Your objective: All of the data below should be copied exactly as it stands.

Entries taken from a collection

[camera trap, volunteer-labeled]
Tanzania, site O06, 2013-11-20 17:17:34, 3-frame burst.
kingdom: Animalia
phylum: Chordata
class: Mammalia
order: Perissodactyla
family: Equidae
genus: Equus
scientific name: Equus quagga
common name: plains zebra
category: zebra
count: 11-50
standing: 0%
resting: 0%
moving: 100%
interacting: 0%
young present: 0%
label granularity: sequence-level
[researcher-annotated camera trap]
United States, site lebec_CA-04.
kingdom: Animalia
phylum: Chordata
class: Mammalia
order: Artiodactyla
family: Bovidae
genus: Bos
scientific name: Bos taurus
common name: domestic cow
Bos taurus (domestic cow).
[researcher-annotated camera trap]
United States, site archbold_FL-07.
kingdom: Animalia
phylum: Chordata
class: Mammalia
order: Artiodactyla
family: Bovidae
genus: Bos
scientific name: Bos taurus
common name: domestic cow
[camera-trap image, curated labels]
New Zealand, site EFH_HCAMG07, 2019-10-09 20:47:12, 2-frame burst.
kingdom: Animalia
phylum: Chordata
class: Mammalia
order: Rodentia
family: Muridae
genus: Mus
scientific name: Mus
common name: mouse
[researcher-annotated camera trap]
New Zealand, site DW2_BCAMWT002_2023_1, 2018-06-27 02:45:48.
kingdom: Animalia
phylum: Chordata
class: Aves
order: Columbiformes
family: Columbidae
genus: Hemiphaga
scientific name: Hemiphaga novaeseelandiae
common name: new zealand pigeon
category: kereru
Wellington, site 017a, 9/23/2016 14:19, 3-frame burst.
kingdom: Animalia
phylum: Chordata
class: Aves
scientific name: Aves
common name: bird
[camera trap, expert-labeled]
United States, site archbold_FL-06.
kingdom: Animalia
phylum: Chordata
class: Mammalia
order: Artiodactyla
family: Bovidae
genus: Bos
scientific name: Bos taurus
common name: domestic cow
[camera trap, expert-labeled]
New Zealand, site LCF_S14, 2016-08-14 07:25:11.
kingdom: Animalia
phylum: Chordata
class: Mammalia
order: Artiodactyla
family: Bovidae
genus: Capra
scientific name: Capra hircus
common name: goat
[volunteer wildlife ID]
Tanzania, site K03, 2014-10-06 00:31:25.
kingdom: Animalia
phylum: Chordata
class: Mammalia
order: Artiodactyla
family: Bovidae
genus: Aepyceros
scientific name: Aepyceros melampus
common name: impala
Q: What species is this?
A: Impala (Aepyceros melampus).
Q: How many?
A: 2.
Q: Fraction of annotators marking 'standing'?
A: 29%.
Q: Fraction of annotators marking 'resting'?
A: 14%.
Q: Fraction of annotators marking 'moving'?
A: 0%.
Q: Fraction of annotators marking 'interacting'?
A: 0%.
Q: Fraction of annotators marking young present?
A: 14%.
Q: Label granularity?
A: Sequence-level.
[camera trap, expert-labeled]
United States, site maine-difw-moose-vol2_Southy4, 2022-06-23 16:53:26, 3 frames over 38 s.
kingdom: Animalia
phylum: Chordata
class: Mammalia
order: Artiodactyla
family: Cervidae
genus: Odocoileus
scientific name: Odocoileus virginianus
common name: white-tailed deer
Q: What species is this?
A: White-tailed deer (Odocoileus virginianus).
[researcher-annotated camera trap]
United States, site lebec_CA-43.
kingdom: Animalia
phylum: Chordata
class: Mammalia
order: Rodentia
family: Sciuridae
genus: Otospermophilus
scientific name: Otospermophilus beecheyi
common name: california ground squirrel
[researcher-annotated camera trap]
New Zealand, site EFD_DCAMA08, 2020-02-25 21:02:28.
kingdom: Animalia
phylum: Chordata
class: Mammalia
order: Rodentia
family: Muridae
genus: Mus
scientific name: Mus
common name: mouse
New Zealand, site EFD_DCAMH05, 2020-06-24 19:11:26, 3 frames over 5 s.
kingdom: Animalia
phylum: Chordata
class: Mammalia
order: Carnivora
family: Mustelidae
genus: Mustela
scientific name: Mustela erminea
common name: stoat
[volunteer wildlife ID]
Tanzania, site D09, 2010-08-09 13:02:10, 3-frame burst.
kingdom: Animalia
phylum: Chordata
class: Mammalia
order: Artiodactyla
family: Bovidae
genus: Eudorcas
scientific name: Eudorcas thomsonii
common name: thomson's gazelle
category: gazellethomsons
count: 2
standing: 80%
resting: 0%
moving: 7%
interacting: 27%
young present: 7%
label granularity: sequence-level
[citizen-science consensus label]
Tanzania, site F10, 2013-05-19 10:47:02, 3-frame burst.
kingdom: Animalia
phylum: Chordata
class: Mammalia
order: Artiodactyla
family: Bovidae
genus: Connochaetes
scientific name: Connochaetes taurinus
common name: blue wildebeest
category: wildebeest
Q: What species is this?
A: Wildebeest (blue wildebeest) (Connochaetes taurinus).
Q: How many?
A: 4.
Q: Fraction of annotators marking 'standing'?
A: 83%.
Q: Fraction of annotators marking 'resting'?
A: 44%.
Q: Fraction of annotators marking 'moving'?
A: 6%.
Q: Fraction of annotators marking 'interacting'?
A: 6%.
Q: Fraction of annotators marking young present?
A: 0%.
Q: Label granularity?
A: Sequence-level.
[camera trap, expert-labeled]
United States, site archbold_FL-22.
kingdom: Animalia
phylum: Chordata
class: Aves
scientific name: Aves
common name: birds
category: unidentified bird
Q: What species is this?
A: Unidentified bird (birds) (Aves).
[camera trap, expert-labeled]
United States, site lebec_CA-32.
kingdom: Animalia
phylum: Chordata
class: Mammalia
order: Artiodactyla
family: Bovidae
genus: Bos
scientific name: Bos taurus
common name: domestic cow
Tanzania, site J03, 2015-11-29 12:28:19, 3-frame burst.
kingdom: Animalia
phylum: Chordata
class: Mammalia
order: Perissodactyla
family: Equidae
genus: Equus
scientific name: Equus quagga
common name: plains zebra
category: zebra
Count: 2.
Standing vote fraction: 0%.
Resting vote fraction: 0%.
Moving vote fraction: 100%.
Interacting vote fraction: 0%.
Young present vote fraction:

Written solution:
[camera trap, volunteer-labeled]
Tanzania, site O06, 2013-11-20 17:17:34, 3-frame burst.
kingdom: Animalia
phylum: Chordata
class: Mammalia
order: Perissodactyla
family: Equidae
genus: Equus
scientific name: Equus quagga
common name: plains zebra
category: zebra
count: 11-50
standing: 0%
resting: 0%
moving: 100%
interacting: 0%
young present: 0%
label granularity: sequence-level
[researcher-annotated camera trap]
United States, site lebec_CA-04.
kingdom: Animalia
phylum: Chordata
class: Mammalia
order: Artiodactyla
family: Bovidae
genus: Bos
scientific name: Bos taurus
common name: domestic cow
Bos taurus (domestic cow).
[researcher-annotated camera trap]
United States, site archbold_FL-07.
kingdom: Animalia
phylum: Chordata
class: Mammalia
order: Artiodactyla
family: Bovidae
genus: Bos
scientific name: Bos taurus
common name: domestic cow
[camera-trap image, curated labels]
New Zealand, site EFH_HCAMG07, 2019-10-09 20:47:12, 2-frame burst.
kingdom: Animalia
phylum: Chordata
class: Mammalia
order: Rodentia
family: Muridae
genus: Mus
scientific name: Mus
common name: mouse
[researcher-annotated camera trap]
New Zealand, site DW2_BCAMWT002_2023_1, 2018-06-27 02:45:48.
kingdom: Animalia
phylum: Chordata
class: Aves
order: Columbiformes
family: Columbidae
genus: Hemiphaga
scientific name: Hemiphaga novaeseelandiae
common name: new zealand pigeon
category: kereru
Wellington, site 017a, 9/23/2016 14:19, 3-frame burst.
kingdom: Animalia
phylum: Chordata
class: Aves
scientific name: Aves
common name: bird
[camera trap, expert-labeled]
United States, site archbold_FL-06.
kingdom: Animalia
phylum: Chordata
class: Mammalia
order: Artiodactyla
family: Bovidae
genus: Bos
scientific name: Bos taurus
common name: domestic cow
[camera trap, expert-labeled]
New Zealand, site LCF_S14, 2016-08-14 07:25:11.
kingdom: Animalia
phylum: Chordata
class: Mammalia
order: Artiodactyla
family: Bovidae
genus: Capra
scientific name: Capra hircus
common name: goat
[volunteer wildlife ID]
Tanzania, site K03, 2014-10-06 00:31:25.
kingdom: Animalia
phylum: Chordata
class: Mammalia
order: Artiodactyla
family: Bovidae
genus: Aepyceros
scientific name: Aepyceros melampus
common name: impala
Q: What species is this?
A: Impala (Aepyceros melampus).
Q: How many?
A: 2.
Q: Fraction of annotators marking 'standing'?
A: 29%.
Q: Fraction of annotators marking 'resting'?
A: 14%.
Q: Fraction of annotators marking 'moving'?
A: 0%.
Q: Fraction of annotators marking 'interacting'?
A: 0%.
Q: Fraction of annotators marking young present?
A: 14%.
Q: Label granularity?
A: Sequence-level.
[camera trap, expert-labeled]
United States, site maine-difw-moose-vol2_Southy4, 2022-06-23 16:53:26, 3 frames over 38 s.
kingdom: Animalia
phylum: Chordata
class: Mammalia
order: Artiodactyla
family: Cervidae
genus: Odocoileus
scientific name: Odocoileus virginianus
common name: white-tailed deer
Q: What species is this?
A: White-tailed deer (Odocoileus virginianus).
[researcher-annotated camera trap]
United States, site lebec_CA-43.
kingdom: Animalia
phylum: Chordata
class: Mammalia
order: Rodentia
family: Sciuridae
genus: Otospermophilus
scientific name: Otospermophilus beecheyi
common name: california ground squirrel
[researcher-annotated camera trap]
New Zealand, site EFD_DCAMA08, 2020-02-25 21:02:28.
kingdom: Animalia
phylum: Chordata
class: Mammalia
order: Rodentia
family: Muridae
genus: Mus
scientific name: Mus
common name: mouse
New Zealand, site EFD_DCAMH05, 2020-06-24 19:11:26, 3 frames over 5 s.
kingdom: Animalia
phylum: Chordata
class: Mammalia
order: Carnivora
family: Mustelidae
genus: Mustela
scientific name: Mustela erminea
common name: stoat
[volunteer wildlife ID]
Tanzania, site D09, 2010-08-09 13:02:10, 3-frame burst.
kingdom: Animalia
phylum: Chordata
class: Mammalia
order: Artiodactyla
family: Bovidae
genus: Eudorcas
scientific name: Eudorcas thomsonii
common name: thomson's gazelle
category: gazellethomsons
count: 2
standing: 80%
resting: 0%
moving: 7%
interacting: 27%
young present: 7%
label granularity: sequence-level
[citizen-science consensus label]
Tanzania, site F10, 2013-05-19 10:47:02, 3-frame burst.
kingdom: Animalia
phylum: Chordata
class: Mammalia
order: Artiodactyla
family: Bovidae
genus: Connochaetes
scientific name: Connochaetes taurinus
common name: blue wildebeest
category: wildebeest
Q: What species is this?
A: Wildebeest (blue wildebeest) (Connochaetes taurinus).
Q: How many?
A: 4.
Q: Fraction of annotators marking 'standing'?
A: 83%.
Q: Fraction of annotators marking 'resting'?
A: 44%.
Q: Fraction of annotators marking 'moving'?
A: 6%.
Q: Fraction of annotators marking 'interacting'?
A: 6%.
Q: Fraction of annotators marking young present?
A: 0%.
Q: Label granularity?
A: Sequence-level.
[camera trap, expert-labeled]
United States, site archbold_FL-22.
kingdom: Animalia
phylum: Chordata
class: Aves
scientific name: Aves
common name: birds
category: unidentified bird
Q: What species is this?
A: Unidentified bird (birds) (Aves).
[camera trap, expert-labeled]
United States, site lebec_CA-32.
kingdom: Animalia
phylum: Chordata
class: Mammalia
order: Artiodactyla
family: Bovidae
genus: Bos
scientific name: Bos taurus
common name: domestic cow
Tanzania, site J03, 2015-11-29 12:28:19, 3-frame burst.
kingdom: Animalia
phylum: Chordata
class: Mammalia
order: Perissodactyla
family: Equidae
genus: Equus
scientific name: Equus quagga
common name: plains zebra
category: zebra
Count: 2.
Standing vote fraction: 0%.
Resting vote fraction: 0%.
Moving vote fraction: 100%.
Interacting vote fraction: 0%.
Young present vote fraction:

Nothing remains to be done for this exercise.